▶ [PROBLEMS]
1. From the article on Rogers below, extract the passage starting with "Rogers, a former" and going on through "It’s pretty bad.", copying it word for word.
2. Answer these questions from the article on Rogers below:
(a) Which US team did Rogers sign a contract to play for?
(b) What did he joke that he would have?
(c) Which MLS season did he say this was for him?
3. Carry on the article on Rogers below, picking up after its final sentence.

▶ [PAGE]
Rogers, a former Leeds United player came out as gay in 2013, after retiring from English football. He signed a contract to play for US team LA Galaxy.
He said: “In a perfect world it wouldn’t be in Russia – we’d boycott and they’d move it somewhere else.
“But that’s never going to happen. FIFA is corrupt… it’s run by racist, sexist homophobic dudes, who are in charge and put their buddies in charge. It’s pretty bad.
“If I were on the team I’d go – I’d have glitter, I’d make sure people knew I was gay so I could be present and people would know.”
He joked: “I’d have, like, a tiara.”
Rogers explained previously: “I think what I’ve learned from my experience of coming out, and being present in the locker room, is that by being there it is more of a statement than boycotting or something like that.
“So if I were to go to Russia or Qatar then I would do it, and I would be extremely flamboyant about it.”
He said of attitudes in US Major League Soccer: “It’s very much changing in the MLS – I have friends in every team and they tell me how things have changed, the sensitivity to using certain words and stuff like that.
“That being said, the next two World Cups are in places that are extremely homophobic and there aren’t really any out footballers around Europe or South America so it hasn’t really changed that much.”
He said: “In the heat of the last fifteen minutes of the game a player from the opposing team called me a ‘queer’ repeatedly.
“To be honest my initial reaction was one of shock. This is my fourth season back in the MLS and I’ve yet to hear another player use that or any other gay slur during a game.”

▶ [STORED DATA]
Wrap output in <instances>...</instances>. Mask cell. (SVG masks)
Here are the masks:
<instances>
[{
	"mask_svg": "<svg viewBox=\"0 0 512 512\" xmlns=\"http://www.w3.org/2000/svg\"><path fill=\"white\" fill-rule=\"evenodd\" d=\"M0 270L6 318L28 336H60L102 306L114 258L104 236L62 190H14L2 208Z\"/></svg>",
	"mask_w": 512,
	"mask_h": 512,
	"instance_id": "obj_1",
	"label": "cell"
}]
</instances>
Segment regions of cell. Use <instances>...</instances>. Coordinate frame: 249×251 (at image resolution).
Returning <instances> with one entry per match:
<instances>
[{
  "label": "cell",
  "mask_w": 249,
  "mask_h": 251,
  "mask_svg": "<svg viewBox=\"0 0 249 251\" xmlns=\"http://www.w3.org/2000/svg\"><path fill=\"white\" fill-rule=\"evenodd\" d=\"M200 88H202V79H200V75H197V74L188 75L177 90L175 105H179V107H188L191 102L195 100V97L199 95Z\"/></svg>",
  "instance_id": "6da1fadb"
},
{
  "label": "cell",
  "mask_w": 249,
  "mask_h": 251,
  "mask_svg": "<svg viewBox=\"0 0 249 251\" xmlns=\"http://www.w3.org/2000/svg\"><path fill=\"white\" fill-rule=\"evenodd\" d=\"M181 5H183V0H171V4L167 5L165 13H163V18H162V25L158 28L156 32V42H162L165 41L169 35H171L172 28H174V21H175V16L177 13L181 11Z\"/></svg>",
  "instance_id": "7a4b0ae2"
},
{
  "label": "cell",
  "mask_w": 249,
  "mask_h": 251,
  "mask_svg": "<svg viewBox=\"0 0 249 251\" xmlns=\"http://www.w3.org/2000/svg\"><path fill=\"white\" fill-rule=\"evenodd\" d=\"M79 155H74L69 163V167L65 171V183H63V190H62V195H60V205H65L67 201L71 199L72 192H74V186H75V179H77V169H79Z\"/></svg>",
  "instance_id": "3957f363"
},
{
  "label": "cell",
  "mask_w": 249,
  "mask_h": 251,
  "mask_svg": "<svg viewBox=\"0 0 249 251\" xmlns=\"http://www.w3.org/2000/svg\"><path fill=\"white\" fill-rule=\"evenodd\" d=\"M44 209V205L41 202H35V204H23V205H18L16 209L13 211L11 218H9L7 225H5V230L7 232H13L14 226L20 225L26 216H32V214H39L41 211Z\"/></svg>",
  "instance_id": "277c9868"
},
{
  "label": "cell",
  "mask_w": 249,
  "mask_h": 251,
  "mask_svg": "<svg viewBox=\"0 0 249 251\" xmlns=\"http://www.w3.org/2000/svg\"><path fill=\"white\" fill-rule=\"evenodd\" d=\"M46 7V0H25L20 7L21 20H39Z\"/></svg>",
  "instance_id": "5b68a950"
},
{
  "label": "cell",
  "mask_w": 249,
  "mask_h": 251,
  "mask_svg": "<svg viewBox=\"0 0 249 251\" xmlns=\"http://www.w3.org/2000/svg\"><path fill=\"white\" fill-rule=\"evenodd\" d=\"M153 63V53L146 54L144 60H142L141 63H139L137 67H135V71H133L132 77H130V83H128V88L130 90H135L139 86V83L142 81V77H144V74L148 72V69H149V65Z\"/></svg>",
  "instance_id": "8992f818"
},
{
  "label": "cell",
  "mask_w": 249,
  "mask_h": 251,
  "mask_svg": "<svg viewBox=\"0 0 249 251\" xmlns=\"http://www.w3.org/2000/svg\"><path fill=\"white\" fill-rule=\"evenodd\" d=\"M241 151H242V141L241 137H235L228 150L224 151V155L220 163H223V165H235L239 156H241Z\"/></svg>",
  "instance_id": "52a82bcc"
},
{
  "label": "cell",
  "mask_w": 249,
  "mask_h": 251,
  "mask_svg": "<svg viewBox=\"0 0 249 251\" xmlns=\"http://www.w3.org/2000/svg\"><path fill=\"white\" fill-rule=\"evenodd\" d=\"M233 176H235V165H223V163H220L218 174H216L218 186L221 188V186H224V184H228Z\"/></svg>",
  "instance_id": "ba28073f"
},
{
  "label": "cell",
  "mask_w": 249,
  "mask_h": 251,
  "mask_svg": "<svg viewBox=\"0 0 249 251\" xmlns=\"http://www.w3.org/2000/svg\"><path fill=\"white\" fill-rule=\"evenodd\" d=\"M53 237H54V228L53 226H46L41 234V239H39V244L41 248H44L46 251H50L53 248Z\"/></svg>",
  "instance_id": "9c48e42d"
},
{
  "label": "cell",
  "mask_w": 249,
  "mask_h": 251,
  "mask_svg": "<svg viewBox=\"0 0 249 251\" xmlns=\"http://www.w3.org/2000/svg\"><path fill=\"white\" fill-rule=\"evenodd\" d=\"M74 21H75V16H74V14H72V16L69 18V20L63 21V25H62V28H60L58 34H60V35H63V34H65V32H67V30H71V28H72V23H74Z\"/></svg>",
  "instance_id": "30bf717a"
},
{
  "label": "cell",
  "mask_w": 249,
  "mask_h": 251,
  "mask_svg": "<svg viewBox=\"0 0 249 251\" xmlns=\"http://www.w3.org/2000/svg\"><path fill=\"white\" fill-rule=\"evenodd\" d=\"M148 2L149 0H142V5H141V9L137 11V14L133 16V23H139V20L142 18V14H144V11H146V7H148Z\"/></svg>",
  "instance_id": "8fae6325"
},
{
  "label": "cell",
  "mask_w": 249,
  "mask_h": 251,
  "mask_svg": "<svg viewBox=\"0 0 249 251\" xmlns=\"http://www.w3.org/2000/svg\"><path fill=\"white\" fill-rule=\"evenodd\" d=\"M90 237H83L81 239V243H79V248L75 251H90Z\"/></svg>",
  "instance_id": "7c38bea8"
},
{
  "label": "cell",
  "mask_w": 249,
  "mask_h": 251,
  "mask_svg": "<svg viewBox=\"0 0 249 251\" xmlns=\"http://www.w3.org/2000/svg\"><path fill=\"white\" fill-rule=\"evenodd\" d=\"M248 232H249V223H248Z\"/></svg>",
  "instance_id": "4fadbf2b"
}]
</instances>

▶ [THE ANSWERS]
1.
Rogers, a former Leeds United player came out as gay in 2013, after retiring from English football. He signed a contract to play for US team LA Galaxy.
He said: “In a perfect world it wouldn’t be in Russia – we’d boycott and they’d move it somewhere else.
“But that’s never going to happen. FIFA is corrupt… it’s run by racist, sexist homophobic dudes, who are in charge and put their buddies in charge. It’s pretty bad.

2.
(a) LA Galaxy
(b) A tiara
(c) His fourth season back in the MLS

3.
He added: “I went to bed upset last night. Angry at this player and his ignorance. Angry at myself for not doing more in the moment. Sad that we still live in a time where this kind of intolerance still exists in my sport and elsewhere.
“And if I’m being honest, I was even a bit ashamed that a single word could make me feel, even just for a moment, all the awful feelings I felt for so many years: small, less than, wrong, and unworthy of love and respect by my family or god forbid by my teammates.”
He continued: “I’m thankful for the many players on my team and even the opposing one who apologised to me for one man’s actions.
“Today, I woke up grateful to work in an organisation filled with so many players and coaches who have worked hard to practice tolerance of everyone and to help change a culture.
“I am proud more than ever that I had the courage to come out as a queer man. I feel so fortunate to have gotten to share my story with others and to have gotten to play this sport I love so much as an openly gay person.
“I am, more than ever, thankful to have teammates and a family that love and support me for the son, brother, partner, father and queer player that I am.
“I’m encouraging, as I did when I came out four years ago, all athletes to find the courage within themselves to come out.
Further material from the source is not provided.